Saved entries
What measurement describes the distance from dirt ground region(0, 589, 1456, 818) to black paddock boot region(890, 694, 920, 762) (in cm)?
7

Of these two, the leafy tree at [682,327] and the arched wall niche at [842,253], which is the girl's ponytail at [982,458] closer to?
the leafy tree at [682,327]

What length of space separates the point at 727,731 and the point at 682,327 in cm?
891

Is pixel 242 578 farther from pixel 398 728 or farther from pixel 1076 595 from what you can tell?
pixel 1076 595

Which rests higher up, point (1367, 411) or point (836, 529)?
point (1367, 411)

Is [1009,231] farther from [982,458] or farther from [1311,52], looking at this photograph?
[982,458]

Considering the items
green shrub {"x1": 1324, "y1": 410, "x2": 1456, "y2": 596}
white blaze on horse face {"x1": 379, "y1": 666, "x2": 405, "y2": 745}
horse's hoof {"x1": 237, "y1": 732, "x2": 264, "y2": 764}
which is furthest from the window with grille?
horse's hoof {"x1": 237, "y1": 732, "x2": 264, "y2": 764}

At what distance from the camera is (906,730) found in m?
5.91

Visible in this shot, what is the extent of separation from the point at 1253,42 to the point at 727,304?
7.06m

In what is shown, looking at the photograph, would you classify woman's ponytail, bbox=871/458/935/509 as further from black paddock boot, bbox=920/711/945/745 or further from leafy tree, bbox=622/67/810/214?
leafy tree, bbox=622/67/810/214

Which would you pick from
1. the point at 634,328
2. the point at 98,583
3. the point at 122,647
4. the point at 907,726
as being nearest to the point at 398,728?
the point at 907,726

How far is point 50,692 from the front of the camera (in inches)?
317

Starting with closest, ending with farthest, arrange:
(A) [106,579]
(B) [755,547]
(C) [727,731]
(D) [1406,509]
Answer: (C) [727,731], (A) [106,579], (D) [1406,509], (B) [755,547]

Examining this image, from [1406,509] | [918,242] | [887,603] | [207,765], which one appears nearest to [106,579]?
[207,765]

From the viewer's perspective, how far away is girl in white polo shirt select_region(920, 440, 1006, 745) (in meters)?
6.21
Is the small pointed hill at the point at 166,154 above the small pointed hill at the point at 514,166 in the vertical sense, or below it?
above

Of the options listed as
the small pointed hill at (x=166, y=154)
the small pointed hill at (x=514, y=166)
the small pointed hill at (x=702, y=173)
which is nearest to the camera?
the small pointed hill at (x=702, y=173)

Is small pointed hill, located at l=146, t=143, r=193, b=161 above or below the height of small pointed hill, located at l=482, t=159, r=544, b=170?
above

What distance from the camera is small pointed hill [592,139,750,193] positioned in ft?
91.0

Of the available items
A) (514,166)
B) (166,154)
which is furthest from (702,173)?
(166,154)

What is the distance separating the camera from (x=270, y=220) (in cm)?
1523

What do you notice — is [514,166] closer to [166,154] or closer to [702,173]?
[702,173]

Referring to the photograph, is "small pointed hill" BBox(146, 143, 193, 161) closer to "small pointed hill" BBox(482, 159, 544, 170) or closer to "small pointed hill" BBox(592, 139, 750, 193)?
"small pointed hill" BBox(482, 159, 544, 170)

Directive:
Reproduce every line of the listing above word for word.

In response:
What measurement describes the distance from dirt ground region(0, 589, 1456, 818) to black paddock boot region(890, 694, 920, 762) (in cm)?
7

Of these two, the leafy tree at [682,327] and the arched wall niche at [842,253], which is the girl's ponytail at [982,458] closer to?
the leafy tree at [682,327]

What length of space separates the point at 727,731 and the point at 682,327 in cm?
891

Is pixel 242 578 farther from pixel 398 728 or farther from pixel 1076 595 from what you can tell?
pixel 1076 595

Which rests higher up, point (1367, 411) or point (836, 529)?
point (1367, 411)

Is [1009,231] farther from [982,458] or farther from [1311,52], looking at this photograph?
[982,458]

Considering the items
green shrub {"x1": 1324, "y1": 410, "x2": 1456, "y2": 596}
white blaze on horse face {"x1": 379, "y1": 666, "x2": 405, "y2": 745}
horse's hoof {"x1": 237, "y1": 732, "x2": 264, "y2": 764}
which is furthest from the window with grille?
horse's hoof {"x1": 237, "y1": 732, "x2": 264, "y2": 764}

At what distance from the camera is (906,730) found in m?
5.91

Visible in this shot, what is the extent of separation from the point at 1253,42 to the point at 727,304?
7.06m

In what is shown, looking at the photograph, would you classify woman's ponytail, bbox=871/458/935/509 as further from black paddock boot, bbox=920/711/945/745 or further from leafy tree, bbox=622/67/810/214?
leafy tree, bbox=622/67/810/214

Which would you pick from
1. the point at 634,328
2. the point at 98,583
3. the point at 122,647
4. the point at 907,726
as being nearest to the point at 398,728?
the point at 907,726

How far is point 50,692 from the front of the camera (in inches)?
317

Starting with closest, ending with farthest, arrange:
(A) [106,579]
(B) [755,547]
(C) [727,731]
(D) [1406,509]
Answer: (C) [727,731], (A) [106,579], (D) [1406,509], (B) [755,547]

Examining this image, from [1406,509] | [918,242] | [887,603] | [207,765], which one appears nearest to [106,579]?
[207,765]

From the viewer's perspective, how far away is girl in white polo shirt select_region(920, 440, 1006, 745) (in meters)?
6.21
Is the small pointed hill at the point at 166,154 above the small pointed hill at the point at 514,166 in the vertical sense, or below it?
above

Of the options listed as
the small pointed hill at (x=166, y=154)
the small pointed hill at (x=514, y=166)
the small pointed hill at (x=702, y=173)
which is nearest to the camera?
the small pointed hill at (x=702, y=173)

Is small pointed hill, located at l=146, t=143, r=193, b=161 above or below the height of small pointed hill, located at l=482, t=159, r=544, b=170?
above

What distance from the camera is small pointed hill [592,139,750,193] positioned in ft?
91.0

Of the available items
A) (514,166)
B) (166,154)
which is furthest from (702,173)?
(166,154)

What is the distance separating the camera from (x=270, y=220) (in cm)?
1523

What do you notice — is [514,166] closer to [166,154] or closer to [702,173]?
[702,173]

Referring to the photograph, is "small pointed hill" BBox(146, 143, 193, 161) closer to "small pointed hill" BBox(482, 159, 544, 170) or closer to "small pointed hill" BBox(592, 139, 750, 193)?
"small pointed hill" BBox(482, 159, 544, 170)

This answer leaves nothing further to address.